Define vector with the IAS crayfishes of interest:

ias_crayfishes <- c(
  "Pontastacus leptodactylus", 
  "Pacifastacus leniusculus", 
  "Faxonius limosus",
  "Faxonius rusticus",
  "Procambarus clarkii",
  "Procambarus acutus",
  "Procambarus fallax"
)

3.1 Tidy data

Pivot data to convert the columns Pontastacus leptodactylus, Pacifastacus leniusculus, Faxonius limosus, Faxonius rusticus, Procambarus clarkii, Procambarus acutus and Procambarus fallax in two columns called species and n:

occurrences <- 
  occurrences %>%
  tidyr::pivot_longer(
    cols = one_of(ias_crayfishes), 
    names_to = "species", 
    values_to = "n"
  )

Set n to 0 if NA:

occurrences <- 
  occurrences %>%
  mutate(n = if_else(is.na(.data$n), 0, .data$n))

Example tidy transformation:

occurrences %>% 
  select(locatie, species, n) %>%
  head(20)

3.2 Improve location identifiers

Some location identifiers are just numbers.
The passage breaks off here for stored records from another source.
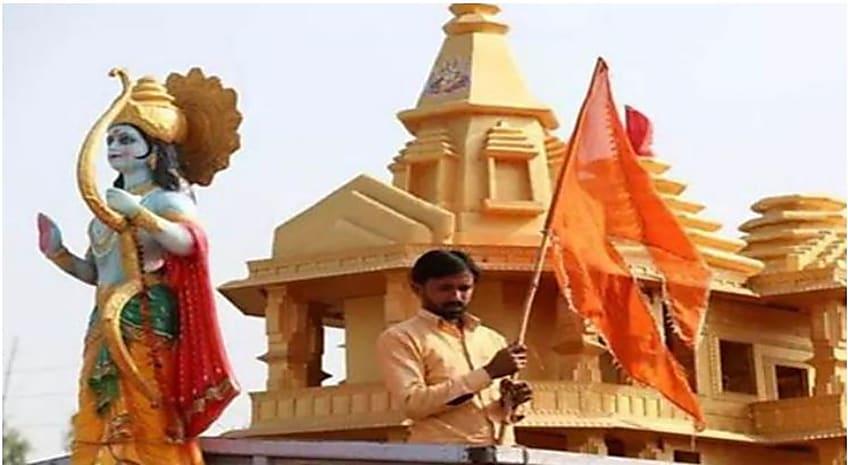 अयोध्या राम मंदिर को लेकर बड़ी खबर, 9 फरवरी तक बनेगा ट्रस्ट...3 महीने में निर्माण शुरू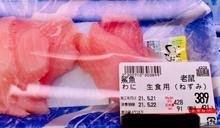 超市賣「鱷魚生食用老鼠」竟是這美食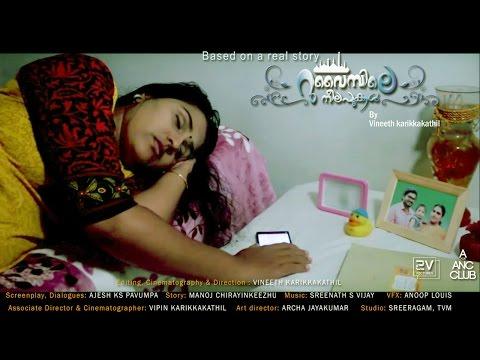 Malayalam Short Film 2016 | Ruwaisile neelappookkal |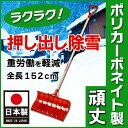 ポリカーボネイト ショベル 雪かき道具 スコップ シャベル 除雪用品 雪下ろし 雪かき用 雪押し 押し出し 押し出す ダンプ スノープッシャー 作業 ラクラク 女性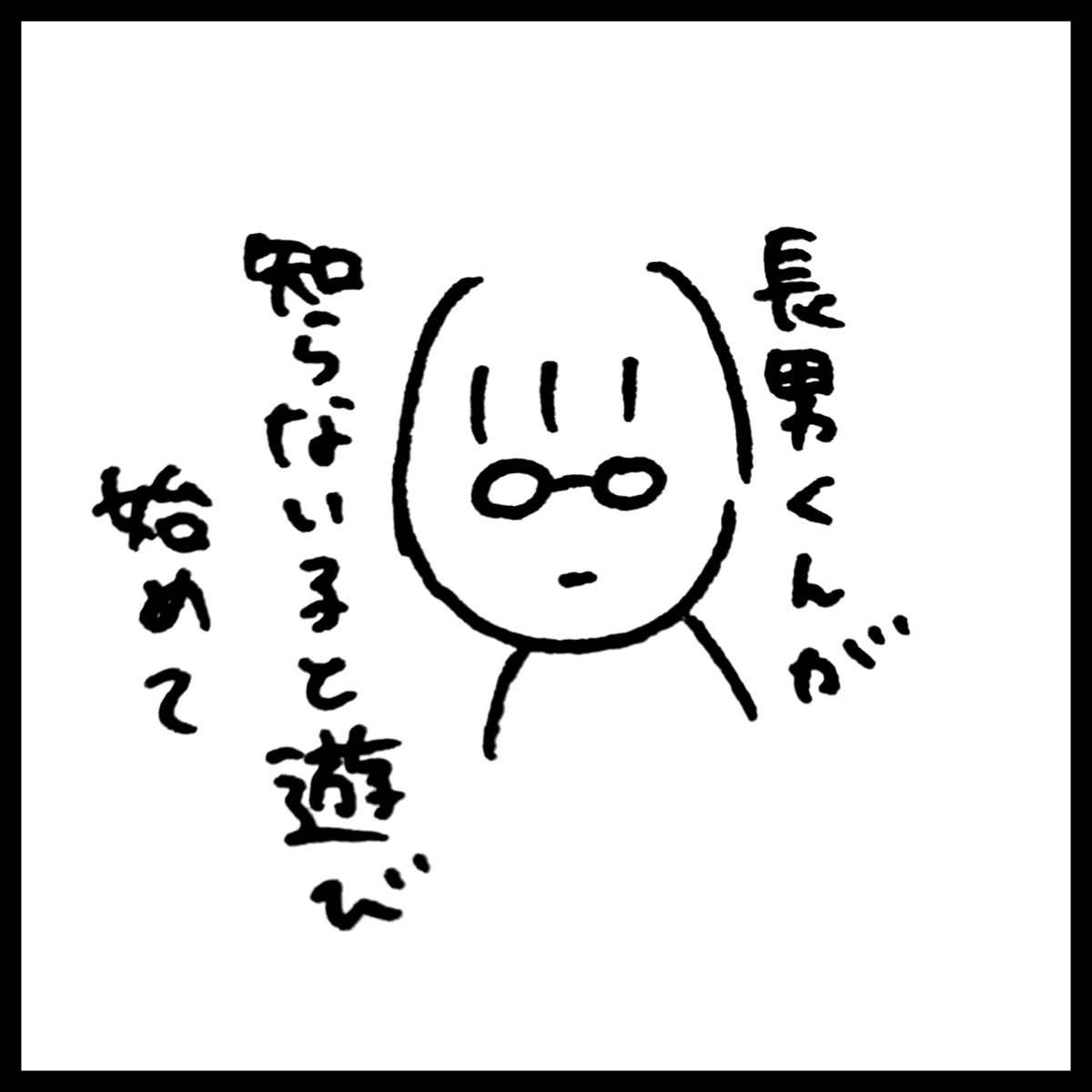 f:id:komyusyomama:20210728214735p:plain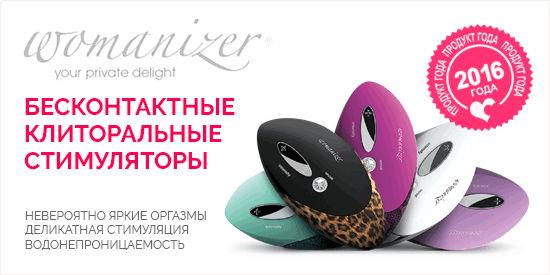 Вакуумные стимуляторы клитора Womanizer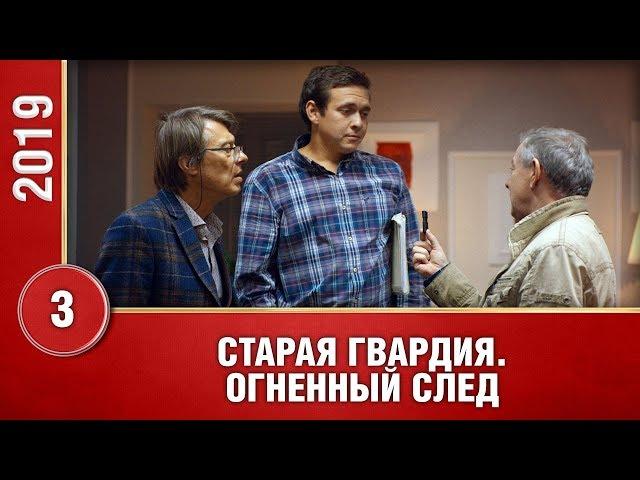 ПРЕМЬЕРА 2020! Старая Гвардия. Огненный след. 3 серия. Русские сериалы 2020. Сериала 2020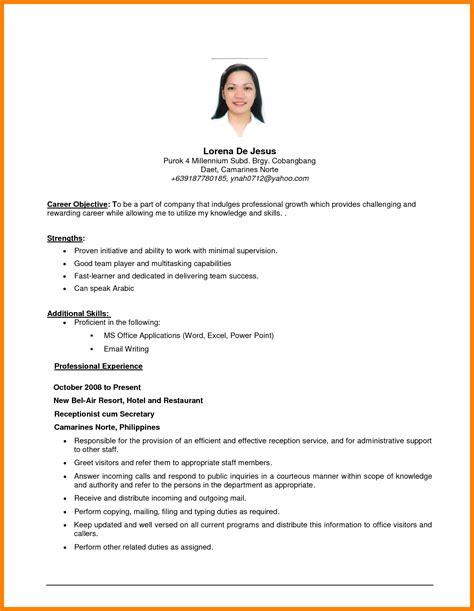 sample skills in resume for ojt hrm invitation letter for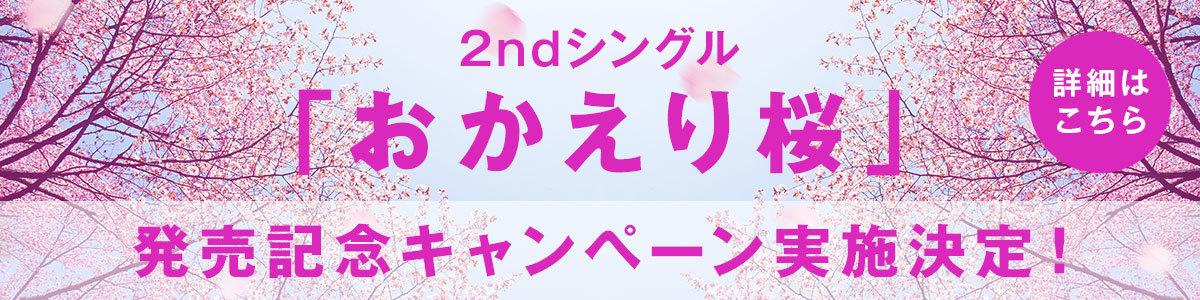 3/31(水)発売 2ndシングル「おかえり桜」ジャケ写、収録内容が公開! さらに、発売記念キャンペーンの実施も決定!!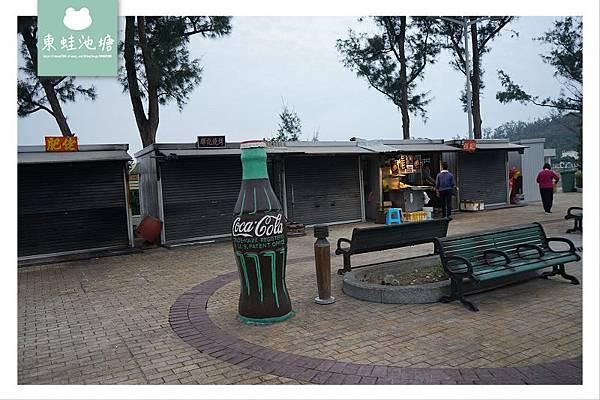 【澳門玩水好去處】澳門八景 澳門最大天然海灘 黑沙海灘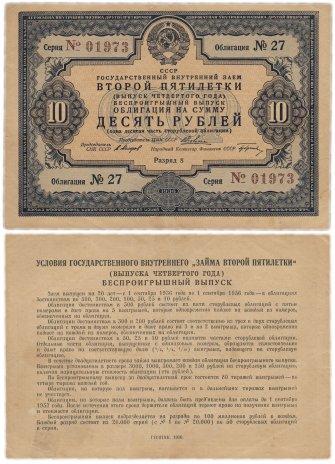 купить Облигация 10 рублей 1936 Государственный внутренний заем Второй пятилетки (выпуск четвертого года) беспроигрышный выпуск
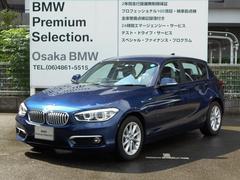 BMW118d スタイル デモカーパーキングサポートコンフォートP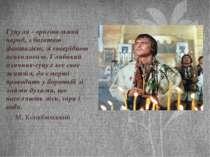 Гуцули - оригінальний народ, з багатою фантазією, зі своєрідною психологією. ...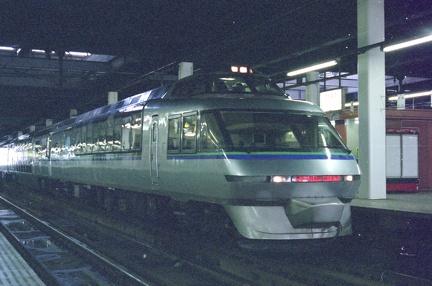 20050320 03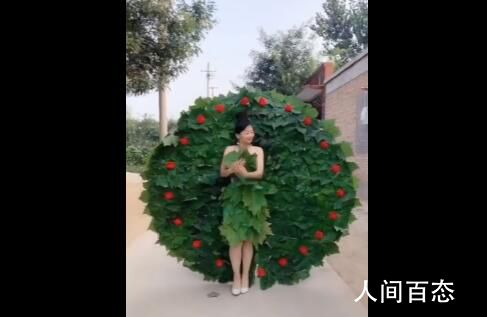 婆婆用树叶做衣服给儿媳村头走秀 走秀也受到邻居欢迎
Notice that they all have a non empty description (column omschrijving):

occurrences %>%
  filter(!grepl("\\D", locatie)) %>%
  distinct(locatie, omschrijving)

Create column location composed of the first capital letter of each word in omschrijving and the number in locatie:

occurrences <-
  occurrences %>%
  rowwise() %>%
  mutate(
    location = if_else(
      !grepl("\\D", locatie),
      paste0(
        paste0(unlist(stringr::str_extract_all(omschrijving, 
                                              pattern = "[A-Z]")),
               collapse = ""),
        locatie, collapse = ""),
      locatie
    )) %>%
  ungroup()

Improved locations:

occurrences %>%
  filter(!grepl("\\D", locatie)) %>%
  distinct(locatie, omschrijving, location)
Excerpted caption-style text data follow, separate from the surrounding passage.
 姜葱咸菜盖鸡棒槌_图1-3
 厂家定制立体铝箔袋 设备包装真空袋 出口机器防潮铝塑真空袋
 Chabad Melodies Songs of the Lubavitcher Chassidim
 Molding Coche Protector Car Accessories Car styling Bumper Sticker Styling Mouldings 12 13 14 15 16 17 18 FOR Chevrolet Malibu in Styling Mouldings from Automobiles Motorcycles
Other locations should not be changed. Example:

occurrences %>%
  filter(grepl("\\D", locatie)) %>% 
  distinct(locatie, omschrijving, location) %>%
  head(10)

3.3 Clean geographical coordinates

Some rows contain suspicious coordinates:

occurrences %>%
  filter(!grepl("\\D", locatie)) %>%
  distinct(x, y)

The decimal separator (.), if missing, has to be set after six digits from left:

# add dot after six digits
occurrences$x_improved <- gsub("^(.{6})(.*)$",
                      "\\1\\.\\2",
                      occurrences$x)
occurrences$y_improved <- gsub("^(.{6})(.*)$",
                      "\\1\\.\\2",
                      occurrences$y)
# remove duplicate dots
occurrences$x_improved <- gsub("(\\.)\\1+", "\\1", occurrences$x_improved)
occurrences$y_improved <- gsub("(\\.)\\1+", "\\1", occurrences$y_improved)
# remove dot at the end
occurrences$x_improved <- gsub("\\.$", "", occurrences$x_improved)
occurrences$y_improved <- gsub("\\.$", "", occurrences$y_improved)

See changes:

occurrences %>% distinct(x, y, x_improved, y_improved)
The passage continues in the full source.